SUPPLIED INFORMATION:
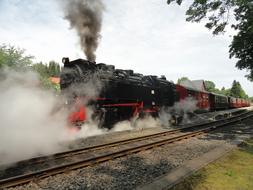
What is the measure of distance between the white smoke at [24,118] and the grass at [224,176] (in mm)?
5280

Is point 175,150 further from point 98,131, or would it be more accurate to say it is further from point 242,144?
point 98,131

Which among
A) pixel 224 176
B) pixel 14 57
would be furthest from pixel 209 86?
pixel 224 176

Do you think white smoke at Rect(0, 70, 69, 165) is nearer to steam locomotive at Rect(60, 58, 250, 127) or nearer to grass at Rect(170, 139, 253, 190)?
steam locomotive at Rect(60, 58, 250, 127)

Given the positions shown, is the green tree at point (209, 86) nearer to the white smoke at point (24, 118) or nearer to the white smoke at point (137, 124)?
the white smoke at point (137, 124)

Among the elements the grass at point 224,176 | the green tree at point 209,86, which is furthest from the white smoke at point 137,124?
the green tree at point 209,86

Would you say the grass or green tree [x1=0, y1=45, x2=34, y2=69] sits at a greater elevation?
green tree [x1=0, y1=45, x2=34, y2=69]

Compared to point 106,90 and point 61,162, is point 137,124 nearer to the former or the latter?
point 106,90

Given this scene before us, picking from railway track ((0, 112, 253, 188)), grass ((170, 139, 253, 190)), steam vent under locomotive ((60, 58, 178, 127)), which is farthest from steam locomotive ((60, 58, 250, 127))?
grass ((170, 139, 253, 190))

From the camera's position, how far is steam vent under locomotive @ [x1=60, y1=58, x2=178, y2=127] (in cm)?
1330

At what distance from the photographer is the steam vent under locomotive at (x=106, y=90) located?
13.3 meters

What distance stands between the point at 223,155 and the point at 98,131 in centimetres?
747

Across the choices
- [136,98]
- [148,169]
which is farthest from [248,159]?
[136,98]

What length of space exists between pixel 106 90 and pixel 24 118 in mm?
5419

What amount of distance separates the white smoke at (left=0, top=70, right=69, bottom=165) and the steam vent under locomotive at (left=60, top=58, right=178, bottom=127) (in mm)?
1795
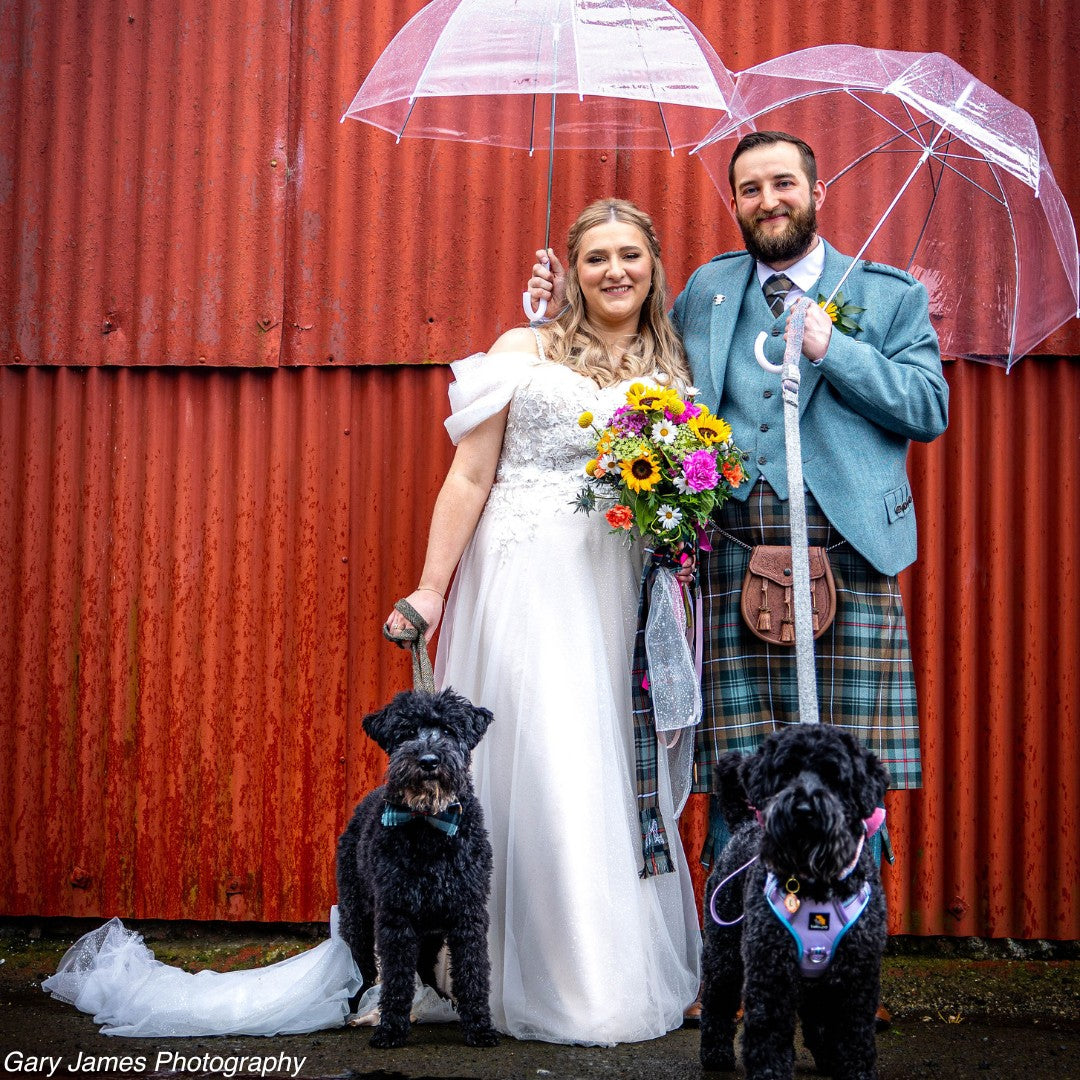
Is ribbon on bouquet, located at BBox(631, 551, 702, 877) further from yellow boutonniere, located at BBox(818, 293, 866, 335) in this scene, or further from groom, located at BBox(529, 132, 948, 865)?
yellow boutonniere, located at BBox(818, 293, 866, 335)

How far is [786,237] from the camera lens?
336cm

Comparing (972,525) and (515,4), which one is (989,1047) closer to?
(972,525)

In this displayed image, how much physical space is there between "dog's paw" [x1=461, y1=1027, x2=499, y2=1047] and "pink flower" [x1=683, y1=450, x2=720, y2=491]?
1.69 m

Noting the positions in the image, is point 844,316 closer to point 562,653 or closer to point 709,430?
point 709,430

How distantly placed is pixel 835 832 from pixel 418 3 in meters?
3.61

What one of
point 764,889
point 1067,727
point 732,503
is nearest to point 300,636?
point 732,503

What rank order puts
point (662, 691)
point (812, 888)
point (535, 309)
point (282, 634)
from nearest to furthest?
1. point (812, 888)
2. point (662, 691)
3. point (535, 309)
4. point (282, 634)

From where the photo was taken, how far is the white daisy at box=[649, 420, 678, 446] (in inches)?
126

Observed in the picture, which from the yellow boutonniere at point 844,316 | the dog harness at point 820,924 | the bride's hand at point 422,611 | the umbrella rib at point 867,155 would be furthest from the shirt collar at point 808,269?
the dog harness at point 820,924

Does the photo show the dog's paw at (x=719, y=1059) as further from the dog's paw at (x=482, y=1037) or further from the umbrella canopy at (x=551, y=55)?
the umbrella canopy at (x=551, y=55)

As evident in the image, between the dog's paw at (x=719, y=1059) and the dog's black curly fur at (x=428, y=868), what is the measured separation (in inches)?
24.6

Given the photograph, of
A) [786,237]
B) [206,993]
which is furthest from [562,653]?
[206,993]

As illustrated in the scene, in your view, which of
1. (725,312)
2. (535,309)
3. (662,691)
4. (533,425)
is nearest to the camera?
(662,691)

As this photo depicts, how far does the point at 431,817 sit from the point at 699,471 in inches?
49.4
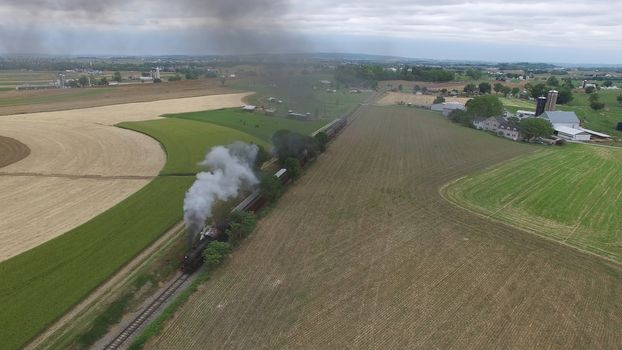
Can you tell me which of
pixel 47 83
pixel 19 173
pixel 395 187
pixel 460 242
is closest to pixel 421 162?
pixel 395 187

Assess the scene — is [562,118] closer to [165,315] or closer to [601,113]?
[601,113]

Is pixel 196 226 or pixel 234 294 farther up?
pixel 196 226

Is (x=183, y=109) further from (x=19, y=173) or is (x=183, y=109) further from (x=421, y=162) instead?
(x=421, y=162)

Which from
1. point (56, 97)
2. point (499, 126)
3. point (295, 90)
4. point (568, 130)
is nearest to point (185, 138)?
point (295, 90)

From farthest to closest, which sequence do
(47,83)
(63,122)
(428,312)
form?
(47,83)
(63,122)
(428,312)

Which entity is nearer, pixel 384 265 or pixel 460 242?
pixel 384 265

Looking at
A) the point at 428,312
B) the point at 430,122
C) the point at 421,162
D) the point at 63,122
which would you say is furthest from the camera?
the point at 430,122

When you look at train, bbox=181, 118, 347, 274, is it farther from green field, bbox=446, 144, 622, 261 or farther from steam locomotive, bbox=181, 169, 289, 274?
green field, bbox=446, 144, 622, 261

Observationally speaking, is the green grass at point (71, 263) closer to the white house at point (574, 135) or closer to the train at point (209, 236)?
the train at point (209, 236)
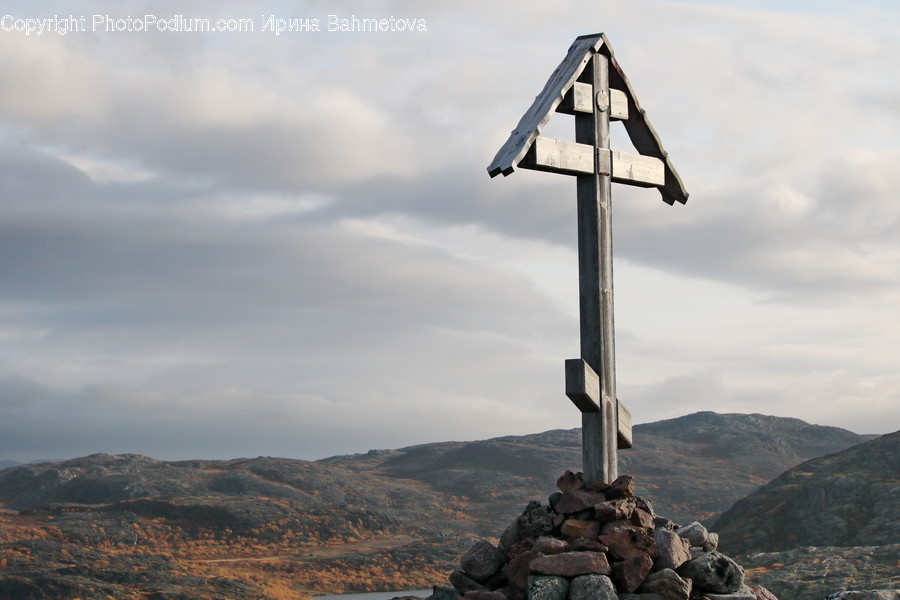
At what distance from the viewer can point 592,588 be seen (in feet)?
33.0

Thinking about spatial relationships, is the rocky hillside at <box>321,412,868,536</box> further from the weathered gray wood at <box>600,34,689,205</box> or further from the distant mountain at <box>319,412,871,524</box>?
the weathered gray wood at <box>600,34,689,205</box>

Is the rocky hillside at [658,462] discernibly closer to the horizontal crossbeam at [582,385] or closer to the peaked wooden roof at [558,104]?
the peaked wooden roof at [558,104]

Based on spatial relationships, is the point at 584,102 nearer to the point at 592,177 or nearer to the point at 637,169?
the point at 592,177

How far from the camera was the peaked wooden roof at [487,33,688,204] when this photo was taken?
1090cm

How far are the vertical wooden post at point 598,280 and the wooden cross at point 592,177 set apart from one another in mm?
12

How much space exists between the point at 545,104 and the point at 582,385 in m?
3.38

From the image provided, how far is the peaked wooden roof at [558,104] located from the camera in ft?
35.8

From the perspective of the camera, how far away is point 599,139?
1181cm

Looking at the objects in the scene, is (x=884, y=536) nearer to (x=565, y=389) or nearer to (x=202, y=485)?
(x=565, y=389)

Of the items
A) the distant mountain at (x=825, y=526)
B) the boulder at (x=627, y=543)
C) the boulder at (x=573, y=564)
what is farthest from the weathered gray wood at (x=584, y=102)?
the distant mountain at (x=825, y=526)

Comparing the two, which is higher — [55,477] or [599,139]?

BRIEF:
Take the listing and print it again exactly, but without any pictures.

THE COMPLETED TASK:
What is the measure of distance between the white smoke at [24,118] and the grass at [224,176] (in mm)?
5280

Is point 175,150 further from point 98,131, or would it be more accurate to say it is further from point 242,144?
point 98,131

Which among
A) pixel 224 176
B) pixel 14 57
would be furthest from pixel 209 86?
pixel 224 176

Do you think white smoke at Rect(0, 70, 69, 165) is nearer to steam locomotive at Rect(60, 58, 250, 127) or nearer to grass at Rect(170, 139, 253, 190)?
steam locomotive at Rect(60, 58, 250, 127)

Given the positions shown, is the green tree at point (209, 86) nearer to the white smoke at point (24, 118) or nearer to the white smoke at point (137, 124)?
the white smoke at point (137, 124)

Among the elements the grass at point 224,176 | the green tree at point 209,86, which is furthest from the white smoke at point 137,124?
the green tree at point 209,86

Would you say the grass or green tree [x1=0, y1=45, x2=34, y2=69] sits at a greater elevation?
green tree [x1=0, y1=45, x2=34, y2=69]

Compared to point 106,90 and point 61,162, is point 137,124 nearer to the former or the latter?
point 106,90

Given this scene before us, picking from railway track ((0, 112, 253, 188)), grass ((170, 139, 253, 190)), steam vent under locomotive ((60, 58, 178, 127)), which is farthest from steam locomotive ((60, 58, 250, 127))?
grass ((170, 139, 253, 190))

From the camera's position, how far is steam vent under locomotive @ [x1=60, y1=58, x2=178, y2=127] (in cm)?
1330

At what distance from the photographer is the steam vent under locomotive at (x=106, y=90) located?
13.3 meters

What distance stands between the point at 223,155 and the point at 98,131 in centimetres?
747

Across the choices
- [136,98]
- [148,169]
which is farthest from [248,159]?
[136,98]

What length of space exists between pixel 106 90 and pixel 24 118 in mm?
5419

What amount of distance separates the white smoke at (left=0, top=70, right=69, bottom=165) and the steam vent under locomotive at (left=60, top=58, right=178, bottom=127) (in mm)?
1795
Is ribbon on bouquet, located at BBox(631, 551, 702, 877) further from yellow boutonniere, located at BBox(818, 293, 866, 335) in this scene, or further from groom, located at BBox(529, 132, 948, 865)?
yellow boutonniere, located at BBox(818, 293, 866, 335)

How far is [786,237] from the camera lens?
336cm

Comparing (972,525) and (515,4), which one is (989,1047) closer to?
(972,525)

In this displayed image, how much physical space is there between "dog's paw" [x1=461, y1=1027, x2=499, y2=1047] and "pink flower" [x1=683, y1=450, x2=720, y2=491]?
1.69 m

Noting the positions in the image, is point 844,316 closer to point 562,653 or closer to point 709,430?
point 709,430

How distantly placed is pixel 835 832 from pixel 418 3 in meters?
3.61

What one of
point 764,889
point 1067,727
point 732,503
is nearest to point 300,636?
point 732,503

What rank order puts
point (662, 691)
point (812, 888)
point (535, 309)
point (282, 634)
from nearest to furthest?
1. point (812, 888)
2. point (662, 691)
3. point (535, 309)
4. point (282, 634)

From where the photo was taken, how far is the white daisy at box=[649, 420, 678, 446] (in inches)?
126

Observed in the picture, which from the yellow boutonniere at point 844,316 | the dog harness at point 820,924 | the bride's hand at point 422,611 | the umbrella rib at point 867,155 would be furthest from the shirt collar at point 808,269?
the dog harness at point 820,924

Does the photo show the dog's paw at (x=719, y=1059) as further from the dog's paw at (x=482, y=1037) or further from the umbrella canopy at (x=551, y=55)?
the umbrella canopy at (x=551, y=55)

As evident in the image, between the dog's paw at (x=719, y=1059) and the dog's black curly fur at (x=428, y=868), what is the measured separation (in inches)?
24.6

Given the photograph, of
A) [786,237]
B) [206,993]
which is furthest from [562,653]?
[206,993]

As illustrated in the scene, in your view, which of
1. (725,312)
2. (535,309)
3. (662,691)
4. (533,425)
is nearest to the camera?
(662,691)

As this photo depicts, how far does the point at 431,817 sit from the point at 699,471 in inches?
49.4
Can you tell me which of
pixel 47 83
pixel 19 173
pixel 395 187
pixel 460 242
is closest to pixel 421 162?
pixel 395 187

Assess the scene — is [562,118] closer to [165,315] or closer to [601,113]?
[601,113]

Is pixel 196 226 or pixel 234 294 farther up?
pixel 196 226

Is (x=183, y=109) further from (x=19, y=173) or is (x=183, y=109) further from (x=421, y=162) instead?
(x=421, y=162)

Which from
1. point (56, 97)
2. point (499, 126)
3. point (295, 90)
4. point (568, 130)
is nearest to point (185, 138)?
point (295, 90)

From farthest to closest, which sequence do
(47,83)
(63,122)
(428,312)
form?
(47,83)
(63,122)
(428,312)

Which entity is nearer, pixel 384 265 or pixel 460 242?
pixel 384 265

Looking at
A) the point at 428,312
B) the point at 430,122
C) the point at 421,162
D) the point at 63,122
which would you say is furthest from the camera?
the point at 430,122

When you look at train, bbox=181, 118, 347, 274, is it farther from green field, bbox=446, 144, 622, 261 or farther from steam locomotive, bbox=181, 169, 289, 274?
green field, bbox=446, 144, 622, 261

Observationally speaking, is the green grass at point (71, 263) closer to the white house at point (574, 135) or closer to the train at point (209, 236)?
the train at point (209, 236)
At what distance from the viewer can point 592,588 be seen (in feet)?
33.0

Thinking about spatial relationships, is the rocky hillside at <box>321,412,868,536</box> further from the weathered gray wood at <box>600,34,689,205</box> or further from the distant mountain at <box>319,412,871,524</box>?
the weathered gray wood at <box>600,34,689,205</box>

Is the rocky hillside at [658,462] discernibly closer to the horizontal crossbeam at [582,385] or closer to the peaked wooden roof at [558,104]?
the peaked wooden roof at [558,104]

Based on spatial relationships, is the point at 584,102 nearer to the point at 592,177 or nearer to the point at 637,169?
the point at 592,177

How far from the camera was the peaked wooden roof at [487,33,688,204] when this photo was taken?
1090cm

How far are the vertical wooden post at point 598,280 and the wooden cross at point 592,177 set apart from one another in mm?
12

How much space exists between the point at 545,104 and the point at 582,385 in m?
3.38

From the image provided, how far is the peaked wooden roof at [558,104] located from the camera in ft?
35.8

From the perspective of the camera, how far away is point 599,139?
1181cm

Looking at the objects in the scene, is (x=884, y=536) nearer to (x=565, y=389) or nearer to (x=202, y=485)?
(x=565, y=389)

Of the items
A) the distant mountain at (x=825, y=526)
B) the boulder at (x=627, y=543)
C) the boulder at (x=573, y=564)
what is farthest from the weathered gray wood at (x=584, y=102)?
the distant mountain at (x=825, y=526)

Comparing the two, which is higher — [55,477] or [599,139]?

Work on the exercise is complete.